* START Supplied records *

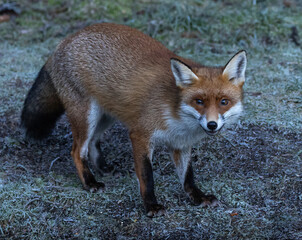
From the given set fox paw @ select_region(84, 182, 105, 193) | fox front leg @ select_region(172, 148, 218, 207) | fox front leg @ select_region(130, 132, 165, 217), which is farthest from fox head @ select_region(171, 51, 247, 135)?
fox paw @ select_region(84, 182, 105, 193)

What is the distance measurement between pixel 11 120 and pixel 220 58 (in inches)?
130

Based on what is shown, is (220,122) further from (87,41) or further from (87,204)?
(87,41)

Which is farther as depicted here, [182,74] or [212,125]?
[182,74]

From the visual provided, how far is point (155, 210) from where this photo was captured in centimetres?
353

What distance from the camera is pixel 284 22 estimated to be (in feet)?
24.7

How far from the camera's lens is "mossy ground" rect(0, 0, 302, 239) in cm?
343

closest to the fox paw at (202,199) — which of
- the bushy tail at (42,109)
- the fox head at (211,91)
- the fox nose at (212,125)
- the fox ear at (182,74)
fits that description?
the fox head at (211,91)

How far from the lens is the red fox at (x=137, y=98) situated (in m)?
3.36

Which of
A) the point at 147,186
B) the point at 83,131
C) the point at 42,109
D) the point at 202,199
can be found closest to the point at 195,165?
the point at 202,199

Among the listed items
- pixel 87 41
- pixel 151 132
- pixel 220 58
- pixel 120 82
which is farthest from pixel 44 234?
pixel 220 58

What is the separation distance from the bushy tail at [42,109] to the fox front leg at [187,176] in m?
1.37

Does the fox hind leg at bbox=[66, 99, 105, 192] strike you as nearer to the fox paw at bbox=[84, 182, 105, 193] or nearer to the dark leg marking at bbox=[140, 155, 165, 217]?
the fox paw at bbox=[84, 182, 105, 193]

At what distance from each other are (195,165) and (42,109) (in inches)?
66.9

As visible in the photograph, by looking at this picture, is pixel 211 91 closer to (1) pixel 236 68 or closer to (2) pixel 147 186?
(1) pixel 236 68
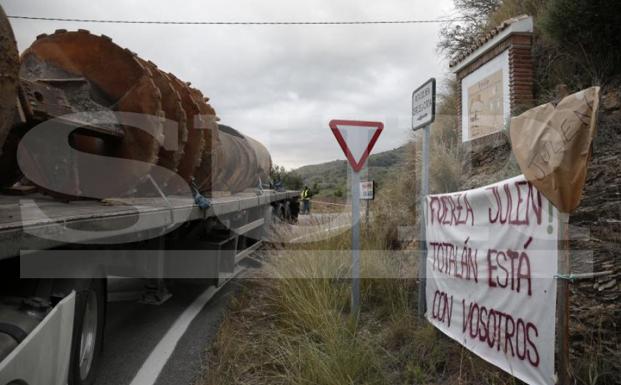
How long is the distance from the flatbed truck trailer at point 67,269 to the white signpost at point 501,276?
2.59 m

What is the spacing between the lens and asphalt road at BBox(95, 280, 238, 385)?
411 cm

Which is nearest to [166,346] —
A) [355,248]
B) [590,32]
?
[355,248]

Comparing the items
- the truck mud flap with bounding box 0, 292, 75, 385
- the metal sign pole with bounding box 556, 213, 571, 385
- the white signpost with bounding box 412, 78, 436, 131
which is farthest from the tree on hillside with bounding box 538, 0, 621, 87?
the truck mud flap with bounding box 0, 292, 75, 385

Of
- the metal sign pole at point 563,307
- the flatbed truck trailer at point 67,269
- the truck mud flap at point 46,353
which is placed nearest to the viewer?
the truck mud flap at point 46,353

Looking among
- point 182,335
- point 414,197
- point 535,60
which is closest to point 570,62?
point 535,60

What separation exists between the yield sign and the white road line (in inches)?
104

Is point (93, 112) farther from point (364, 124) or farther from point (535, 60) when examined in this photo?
point (535, 60)

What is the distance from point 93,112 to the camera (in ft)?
14.5

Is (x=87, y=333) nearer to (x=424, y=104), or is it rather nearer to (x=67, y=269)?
(x=67, y=269)

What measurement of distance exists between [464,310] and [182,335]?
9.68 feet

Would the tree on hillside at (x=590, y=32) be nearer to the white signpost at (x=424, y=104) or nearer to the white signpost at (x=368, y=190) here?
the white signpost at (x=368, y=190)

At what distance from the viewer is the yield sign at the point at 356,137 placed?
5.36 meters

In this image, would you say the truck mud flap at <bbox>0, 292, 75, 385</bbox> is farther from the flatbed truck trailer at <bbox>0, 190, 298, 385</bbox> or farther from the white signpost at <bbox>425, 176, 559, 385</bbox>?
the white signpost at <bbox>425, 176, 559, 385</bbox>

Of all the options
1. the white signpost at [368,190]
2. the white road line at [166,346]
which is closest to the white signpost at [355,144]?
the white road line at [166,346]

* END Supplied records *

Express the material as a Markdown table with the columns "No." and "Text", starting at the line that contains "Of all the options" and ending with the final line of the material. Leave out any blank lines.

- **Completed exercise**:
| No. | Text |
|---|---|
| 1 | Of all the options |
| 2 | 1. the white signpost at [368,190] |
| 3 | 2. the white road line at [166,346] |
| 4 | which is closest to the white signpost at [355,144]? |
| 5 | the white road line at [166,346] |